-------- TEXT PASSAGE --------

I had one of those. It was 400 MHz stock and came with a Rage 128. I gradually upgraded it with a Radeon 7000 and a G4 CPU upgrade. I took it to college with me and had some great times playing Unreal Tournament on the LAN in my dorm. I absolutely love the case design, and it was a real powerhouse of a system for its time as well.
I bought a G4 733 MHz upgrade for mine as well, which turned out to be a mistake. The machine definitely was a whole lot faster, but as I later found out, there were higher clocked G3 accelerators in the 1-1.2 GHz range that far outpaced my G4 for the same price. Also, the motorola chipset on the B&W G3 had a bug which only allowed G4 processors to run a 66 MHz front side bus, down from the native 100 MHz bus of the G3 and 133 MHz bus of the G4. This really crippled the performance of the G4 upgrade and made it a whole lot slower than a real G4 Powermac at the same speed. The G3 and G4 had similar performance at the same clock speed, the only difference is the G4 had an altivec unit. Unless you had applications that utilized altivec (mostly audio/video encoders) then it was pointless to go with a G4. Hindsight is 20/20, but such accelerators are rare today and I'm lucky to have one. The best video card a G3 can use is a Radeon 9200 or Geforce FX 5500, modified PPC ROMs can be grabbed from Mac Elite and flashed at your own risk.
2:18 damn near made me cry the first time I saw that. I had already been messing with PC cases and they were ALL total ass. Here is this (relatively until the Bondi Blue was gone) sexy case you could open with one finger with it STILL ON and have access to everything you needed. This is one of the top ten computer cases ever built. It would be a little higher if it had the 2 5.25 bays like the MDDs.
Hi Ken, I owned a blue and white G3, 350 model for quite a number of years before selling it. It was my favorite mac, over a 68K Macintosh. I used it with Mac OS 8.6 (which it came with) through Mac OS X Tiger. I was able to upgrade the optical drive to a DVD-ROM drive, but back then Apple had a hit and miss drive compatibility list. I was able to get a Lite ON drive that was both bootable, and compatible with Apple DVD player. I never was able to get an internal writer to work though, for the same reasons of compatibility. Apple had a limited list of natively supported drives. Either way great video. This is the kind of Apple stuff I love to see. Well, any legacy computer topics. Not just apple. Loved the video, have a great day!

-------- ROWS --------

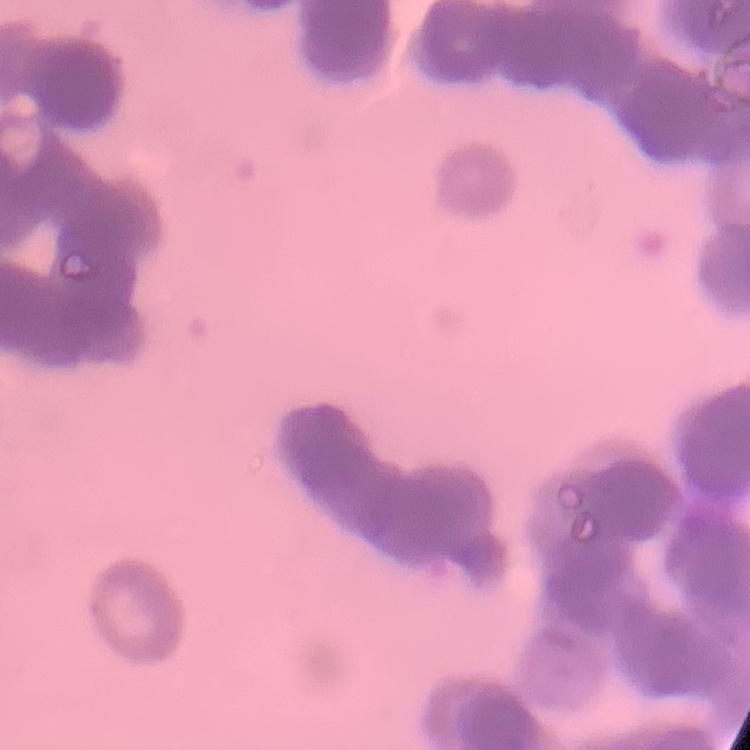

Summary:
  - Red blood cell morphology: rouleaux formation
  - Preparation: thin blood film
  - Stain: Field's or Giemsa
  - Image type: one tile cut from a larger photomicrograph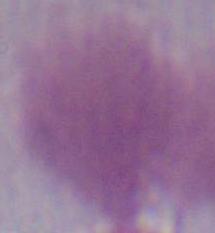

identification: erythrocyte
magnification: 1000x
modality: micrographClassify this cell by malaria status.
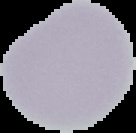
Uninfected.

image type = cell region segmented out of the field of view; surrounding area masked to black
image size = 136×133 pixels
preparation = thin blood smearAssess this cell for malaria.
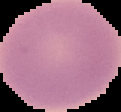

Uninfected.

Summary:
  - Image size: 121×112 pixels
  - Image type: cell region segmented out of the field of view; surrounding area masked to black
  - Preparation: thin blood smear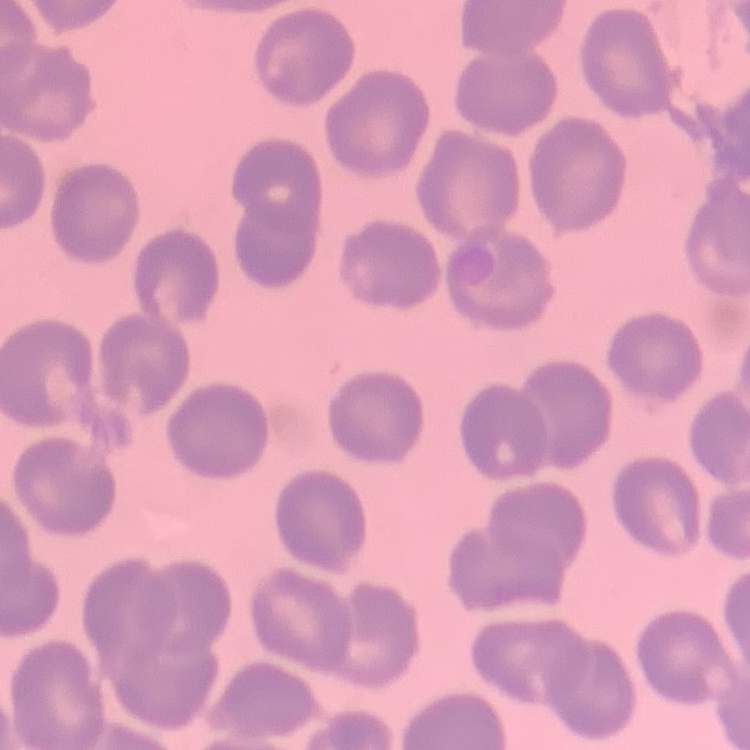

Summary:
  - Red blood cell morphology: no rouleaux formation
  - Image type: square crop of a larger photomicrograph
  - Preparation: thin peripheral smear
  - Stain: Field's or GiemsaReport the malaria status of this cell.
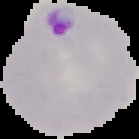

It is parasitized.

image type = segmented cell region on a black background
preparation = thin blood film
image size = 139×139 pixels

--------

TASKS FOR THIS EXERCISE =>
a. Answer these from the comments about the blue and white G3:
(i) Which graphics card came with the 400 MHz machine?
(ii) What front side bus speed did the chipset bug limit G4 processors to?
(iii) Which brand of DVD-ROM drive was both bootable and compatible with Apple DVD player?
b. Carry on the comments about the blue and white G3 from the point where they stop.

ANSWERS TO EACH TASK =>
a.
(i) A Rage 128.
(ii) 66 MHz.
(iii) Lite ON.

b.
I Love your videos, you mentions suggestions, I notice you have only G4 stuff on the cube, when the G4 line had such a long life and 4-5 variants I think it would be interesting if you covered the power mac G4 era and all of its generations.
I use my friend's first Mac, he gave me great deal, I bought a g5 from eBay and an iPad. My first Mac, an SE, running 7.5, was my entree into the Mac universe. STCC added to my Mac education, was crucial, I love Macs! Retro Macs!!
USB, DVD, lots of RAM, ROM, the graphical user interface's stunning "Aqua Interface" was fabulous! A "clicky" keyboard, a comfortable mouse, what a great deal! Thanks to Philip Ruderman's reference(STCC) and Mass Rehab, I had my first Mac. I loved it! Heavy and fast, such a lovely GUI, I am an acronym queen. Now that Apple is at Holyoke Mall, Best Buy, for peripherals, Mac and electronics heaven. Add in a Food court, Waldenbooks/Borders. And Steiger's, Friendly's, a shopper's addiction. USB made life easy. Each mall in this area had a Sears, JC Penney, Radio Shack and toy stores. A whole afternoon in climate-controlled comfort, with music. Barry White's "Love's Theme", David Soul's(Tony Macaulay's) "Don't Give Up On Us" and Captain and Tennille, in the 1970s musical lore, Movie theaters, restaurants, a whole day's entertainment, socializing and convenience, excellent!
I bought my brother into the Apple ecosystem for $99, back in 2005, with this very Mac. Boy was I jealous. My next computer had to be a Mac, and I never turned back.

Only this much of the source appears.